Ensuite, cela m’a fait réfléchirWhy Pourquoi sommes-nous souvent nos pires critiques? Plus important encore, que pouvons-nous y faire?

Je suis sûr que vous avez remarqué le grand nombre d’articles avec des titres comme « Comment j’ai attiré X lecteurs / gagné Y dollars en 30 jours », enveloppé du message général, « Si je faisais cela, vous aussi! »Ce sont les histoires que j’ai gravitées à la première fois lorsque j’ai ouvert Medium le matinhoping en espérant que peut-être un peu de leur succès pourrait me déteindre si j’en lisais assez.

Arrêtez de vous torturer avec ces histoires de « chiffons à la richesse, zéro au héros » si elles vous laissent déprimé ou inadéquat. Bien que je ne doute pas de leur authenticité et de leurs bonnes intentions, je ne suis pas convaincu de leur applicabilité universelle. Essayer de reproduire aveuglément le succès d’un autre est un moyen sûr de tomber dans la dépression, en pensant « Je ne peux pas le faire. Je n’ai pas ce qu’il faut…’

Nouvelle réflexion: Je vais le faire à mes propres conditions

Nous n’avons peut-être pas ce qu’il faut pour le faire à leur manière (Combien d’entre nous ont commencé avec 10 000 abonnés Facebook?) Ce dont nous avons besoin, c’est d’explorer, d’expérimenter et de découvrir notre propre chemin.

Pour tous les conseils d’auto-amélioration et tous les conseils que nous recevons, nous commençons notre voyage d’auto-amélioration plein d’enthousiasme full puis beaucoup d’entre nous abandonnent mystérieusement.

Prenez les conseils des autres avec un grain de sel et appliquez et adaptez ce qui résonne réellement avec vous. Le plus souvent, cela se résume vraiment à un travail acharné lent et régulier, cohérent et persistant.

Penser que nous ne sommes pas assez bons

Y a-t-il des fantômes de votre passé qui se sont infiltrés dans votre confiance en soi? Peut-être un nom d’animal de famille « amical » comme « ma boulette potelée » ou même un commentaire spontané que quelqu’un a fait et qui vous a toujours marqué. Une fois, j’ai coaché une cliente qui s’est mise à douter de soi lorsque la première présentation publique qu’elle a faite ne s’est pas tout à fait déroulée comme prévu. Éclatant en larmes, elle m’a dit que sa mère la réprimanderait toujours chaque fois qu’elle rentrait à la maison avec un mauvais rapport scolaire. « Pourquoi es-tu si stupide? Seules les filles stupides échouent! ». Il est clair que les remarques de sa mère l’ont vraiment laissée avec un sentiment profond de « tu ne seras jamais assez bien ».

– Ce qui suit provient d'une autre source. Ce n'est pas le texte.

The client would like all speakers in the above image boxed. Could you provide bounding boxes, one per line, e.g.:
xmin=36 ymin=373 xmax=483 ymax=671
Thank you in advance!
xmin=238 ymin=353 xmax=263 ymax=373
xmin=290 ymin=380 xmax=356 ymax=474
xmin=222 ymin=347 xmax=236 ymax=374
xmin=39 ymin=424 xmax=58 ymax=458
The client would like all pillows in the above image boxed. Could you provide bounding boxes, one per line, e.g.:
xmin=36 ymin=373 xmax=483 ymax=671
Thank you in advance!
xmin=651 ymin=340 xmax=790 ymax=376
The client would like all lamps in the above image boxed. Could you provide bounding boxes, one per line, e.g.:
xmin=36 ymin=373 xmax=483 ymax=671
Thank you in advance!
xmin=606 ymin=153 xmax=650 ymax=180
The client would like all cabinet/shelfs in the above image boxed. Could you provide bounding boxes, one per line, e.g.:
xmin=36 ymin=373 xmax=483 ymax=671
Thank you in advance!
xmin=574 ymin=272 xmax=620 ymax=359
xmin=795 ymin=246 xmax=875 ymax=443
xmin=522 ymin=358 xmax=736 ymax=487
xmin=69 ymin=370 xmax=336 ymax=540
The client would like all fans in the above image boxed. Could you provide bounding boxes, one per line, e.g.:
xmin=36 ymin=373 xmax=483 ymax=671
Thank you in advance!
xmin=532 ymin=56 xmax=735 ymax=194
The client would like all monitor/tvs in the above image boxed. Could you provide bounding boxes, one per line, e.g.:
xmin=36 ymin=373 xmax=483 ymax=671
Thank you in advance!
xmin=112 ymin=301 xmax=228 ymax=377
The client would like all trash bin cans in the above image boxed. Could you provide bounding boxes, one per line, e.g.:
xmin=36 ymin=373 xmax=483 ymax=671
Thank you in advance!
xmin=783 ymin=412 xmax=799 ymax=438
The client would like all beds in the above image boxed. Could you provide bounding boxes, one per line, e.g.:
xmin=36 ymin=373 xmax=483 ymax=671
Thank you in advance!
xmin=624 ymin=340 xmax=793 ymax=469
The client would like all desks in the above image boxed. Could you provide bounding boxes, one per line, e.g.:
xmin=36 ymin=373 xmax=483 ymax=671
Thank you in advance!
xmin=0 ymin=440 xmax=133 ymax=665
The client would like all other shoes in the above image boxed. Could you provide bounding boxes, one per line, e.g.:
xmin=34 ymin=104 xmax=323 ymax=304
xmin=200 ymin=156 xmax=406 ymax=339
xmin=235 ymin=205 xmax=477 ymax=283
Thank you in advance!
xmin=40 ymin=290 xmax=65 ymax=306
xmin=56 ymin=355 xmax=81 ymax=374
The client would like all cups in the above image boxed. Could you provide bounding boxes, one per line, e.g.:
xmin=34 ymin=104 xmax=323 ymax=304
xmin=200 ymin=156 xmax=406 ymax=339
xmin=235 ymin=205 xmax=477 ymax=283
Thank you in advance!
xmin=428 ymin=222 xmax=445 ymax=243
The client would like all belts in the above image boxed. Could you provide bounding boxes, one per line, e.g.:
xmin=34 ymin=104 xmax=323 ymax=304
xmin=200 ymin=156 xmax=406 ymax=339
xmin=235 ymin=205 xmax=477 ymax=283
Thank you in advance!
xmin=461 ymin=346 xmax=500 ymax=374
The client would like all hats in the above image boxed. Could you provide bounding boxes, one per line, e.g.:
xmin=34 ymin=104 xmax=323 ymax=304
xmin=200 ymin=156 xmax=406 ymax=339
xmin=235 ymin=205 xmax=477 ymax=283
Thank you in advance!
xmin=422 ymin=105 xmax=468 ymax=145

Le vrai danger avec ces messages « Je ne suis pas assez — je n’en vaux pas la peine » dans votre tête est qu’ils peuvent élever leurs têtes laides dans des comportements d’auto-sabotage. Sans vous rendre compte du lien croyance-comportement, vous vous préparerez sous-à vos évaluations de performance, vous vous échapperez de vos engagements professionnels et vous laisserez passer des opportunités because tout cela parce que, inconsciemment, nous nous sommes convaincus que « nous n’en valons pas la peine » et que nous nous comportons en conséquence.

Nouvelle pensée: Je suis assez.

N’ajoutez pas de carburant à ces croyances autodestructrices. Aussi contrites qu’elles puissent paraître, les affirmations et le discours de soi positif peuvent vraiment aider à repousser la négativité. La prochaine fois que vous vous retrouverez plein de doute, dites-vous:

  • J’en ai assez. Je peux le faire.
  • Je suis capable de réussir dans ma vie.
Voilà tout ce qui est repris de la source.